§ DIE AUFGABE: Geben Sie das gesamte folgende Material Wort für Wort wieder.

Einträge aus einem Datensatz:
_____

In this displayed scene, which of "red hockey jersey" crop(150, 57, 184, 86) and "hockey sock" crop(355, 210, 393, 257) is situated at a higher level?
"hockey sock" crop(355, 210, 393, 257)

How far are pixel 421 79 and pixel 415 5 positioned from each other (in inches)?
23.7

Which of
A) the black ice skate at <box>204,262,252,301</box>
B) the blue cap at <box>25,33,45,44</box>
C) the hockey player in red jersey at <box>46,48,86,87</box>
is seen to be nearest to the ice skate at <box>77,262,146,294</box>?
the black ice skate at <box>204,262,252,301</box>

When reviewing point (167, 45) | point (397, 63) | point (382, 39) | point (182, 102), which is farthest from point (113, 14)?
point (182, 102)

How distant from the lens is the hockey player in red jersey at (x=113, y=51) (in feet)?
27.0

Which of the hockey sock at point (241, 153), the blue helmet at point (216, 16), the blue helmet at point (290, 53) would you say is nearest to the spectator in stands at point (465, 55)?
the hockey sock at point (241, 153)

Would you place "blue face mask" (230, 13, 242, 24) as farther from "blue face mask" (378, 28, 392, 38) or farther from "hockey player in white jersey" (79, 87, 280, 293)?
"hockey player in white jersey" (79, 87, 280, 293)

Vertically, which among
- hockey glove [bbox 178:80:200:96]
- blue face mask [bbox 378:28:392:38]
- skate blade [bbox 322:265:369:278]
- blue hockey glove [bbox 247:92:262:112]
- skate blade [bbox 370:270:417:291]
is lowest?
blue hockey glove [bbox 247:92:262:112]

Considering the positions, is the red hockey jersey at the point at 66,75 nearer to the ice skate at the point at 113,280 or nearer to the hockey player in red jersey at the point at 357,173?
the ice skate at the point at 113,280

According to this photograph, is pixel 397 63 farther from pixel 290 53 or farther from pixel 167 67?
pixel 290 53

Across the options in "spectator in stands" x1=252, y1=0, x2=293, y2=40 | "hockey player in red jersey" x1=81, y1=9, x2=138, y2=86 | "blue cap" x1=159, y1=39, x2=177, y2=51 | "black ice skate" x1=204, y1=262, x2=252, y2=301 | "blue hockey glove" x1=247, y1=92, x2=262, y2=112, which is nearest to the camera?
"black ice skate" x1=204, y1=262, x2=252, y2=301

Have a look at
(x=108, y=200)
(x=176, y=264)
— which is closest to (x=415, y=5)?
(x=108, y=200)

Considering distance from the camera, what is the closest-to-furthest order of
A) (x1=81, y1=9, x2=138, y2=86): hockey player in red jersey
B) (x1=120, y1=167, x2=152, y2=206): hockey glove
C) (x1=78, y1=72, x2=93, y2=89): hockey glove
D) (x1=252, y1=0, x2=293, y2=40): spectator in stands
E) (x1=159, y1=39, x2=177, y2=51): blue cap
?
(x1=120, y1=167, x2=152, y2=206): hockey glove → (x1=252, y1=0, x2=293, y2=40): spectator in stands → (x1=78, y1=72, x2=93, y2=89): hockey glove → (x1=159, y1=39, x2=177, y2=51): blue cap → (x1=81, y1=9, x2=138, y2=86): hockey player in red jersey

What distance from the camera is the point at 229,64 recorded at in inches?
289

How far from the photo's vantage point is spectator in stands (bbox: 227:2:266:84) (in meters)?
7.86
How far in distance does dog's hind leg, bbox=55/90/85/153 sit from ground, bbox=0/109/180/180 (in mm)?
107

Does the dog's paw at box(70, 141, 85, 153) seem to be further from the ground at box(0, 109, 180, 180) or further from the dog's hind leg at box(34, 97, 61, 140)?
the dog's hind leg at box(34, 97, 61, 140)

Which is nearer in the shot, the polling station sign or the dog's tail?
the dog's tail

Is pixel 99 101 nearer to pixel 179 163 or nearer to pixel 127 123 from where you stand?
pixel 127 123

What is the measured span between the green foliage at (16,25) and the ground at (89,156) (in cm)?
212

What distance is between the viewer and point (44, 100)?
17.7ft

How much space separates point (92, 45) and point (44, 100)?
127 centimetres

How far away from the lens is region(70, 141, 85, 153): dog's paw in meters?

_____

§ LÖSUNG DER AUFGABE:
In this displayed scene, which of "red hockey jersey" crop(150, 57, 184, 86) and "hockey sock" crop(355, 210, 393, 257) is situated at a higher level?
"hockey sock" crop(355, 210, 393, 257)

How far are pixel 421 79 and pixel 415 5 positioned from each other (in inches)?
23.7

Which of
A) the black ice skate at <box>204,262,252,301</box>
B) the blue cap at <box>25,33,45,44</box>
C) the hockey player in red jersey at <box>46,48,86,87</box>
is seen to be nearest to the ice skate at <box>77,262,146,294</box>?
the black ice skate at <box>204,262,252,301</box>

When reviewing point (167, 45) | point (397, 63) | point (382, 39) | point (182, 102), which is farthest from point (113, 14)?
point (182, 102)

How distant from the lens is the hockey player in red jersey at (x=113, y=51) (in feet)?
27.0

Which of the hockey sock at point (241, 153), the blue helmet at point (216, 16), the blue helmet at point (290, 53) would you say is nearest to the spectator in stands at point (465, 55)?
the hockey sock at point (241, 153)

Would you place "blue face mask" (230, 13, 242, 24) as farther from "blue face mask" (378, 28, 392, 38) or farther from "hockey player in white jersey" (79, 87, 280, 293)?
"hockey player in white jersey" (79, 87, 280, 293)

Vertically, which among
- hockey glove [bbox 178:80:200:96]
- blue face mask [bbox 378:28:392:38]
- skate blade [bbox 322:265:369:278]
- blue hockey glove [bbox 247:92:262:112]
- skate blade [bbox 370:270:417:291]
is lowest?
blue hockey glove [bbox 247:92:262:112]

Considering the positions, is the red hockey jersey at the point at 66,75 nearer to the ice skate at the point at 113,280 or nearer to the hockey player in red jersey at the point at 357,173?
the ice skate at the point at 113,280

According to this photograph, is pixel 397 63 farther from pixel 290 53 or farther from pixel 167 67?
pixel 290 53

Across the options in "spectator in stands" x1=252, y1=0, x2=293, y2=40 | "hockey player in red jersey" x1=81, y1=9, x2=138, y2=86 | "blue cap" x1=159, y1=39, x2=177, y2=51 | "black ice skate" x1=204, y1=262, x2=252, y2=301 | "blue hockey glove" x1=247, y1=92, x2=262, y2=112, which is nearest to the camera?
"black ice skate" x1=204, y1=262, x2=252, y2=301

Have a look at
(x=108, y=200)
(x=176, y=264)
— which is closest to (x=415, y=5)?
(x=108, y=200)

Considering distance from the camera, what is the closest-to-furthest order of
A) (x1=81, y1=9, x2=138, y2=86): hockey player in red jersey
B) (x1=120, y1=167, x2=152, y2=206): hockey glove
C) (x1=78, y1=72, x2=93, y2=89): hockey glove
D) (x1=252, y1=0, x2=293, y2=40): spectator in stands
E) (x1=159, y1=39, x2=177, y2=51): blue cap
?
(x1=120, y1=167, x2=152, y2=206): hockey glove → (x1=252, y1=0, x2=293, y2=40): spectator in stands → (x1=78, y1=72, x2=93, y2=89): hockey glove → (x1=159, y1=39, x2=177, y2=51): blue cap → (x1=81, y1=9, x2=138, y2=86): hockey player in red jersey

What distance from the camera is the point at 229,64 recorded at in inches?
289

How far from the photo's vantage point is spectator in stands (bbox: 227:2:266:84) (in meters)?
7.86
How far in distance does dog's hind leg, bbox=55/90/85/153 sit from ground, bbox=0/109/180/180 (in mm)?
107

Does the dog's paw at box(70, 141, 85, 153) seem to be further from the ground at box(0, 109, 180, 180) or further from the dog's hind leg at box(34, 97, 61, 140)?
the dog's hind leg at box(34, 97, 61, 140)

Which is nearer in the shot, the polling station sign or the dog's tail?
the dog's tail

Is pixel 99 101 nearer to pixel 179 163 or nearer to pixel 127 123 from where you stand?
pixel 127 123

What is the measured span between the green foliage at (16,25) and the ground at (89,156) (in cm)?
212

What distance is between the viewer and point (44, 100)?
17.7ft

How much space separates point (92, 45) and point (44, 100)?
127 centimetres

How far away from the lens is region(70, 141, 85, 153): dog's paw in meters?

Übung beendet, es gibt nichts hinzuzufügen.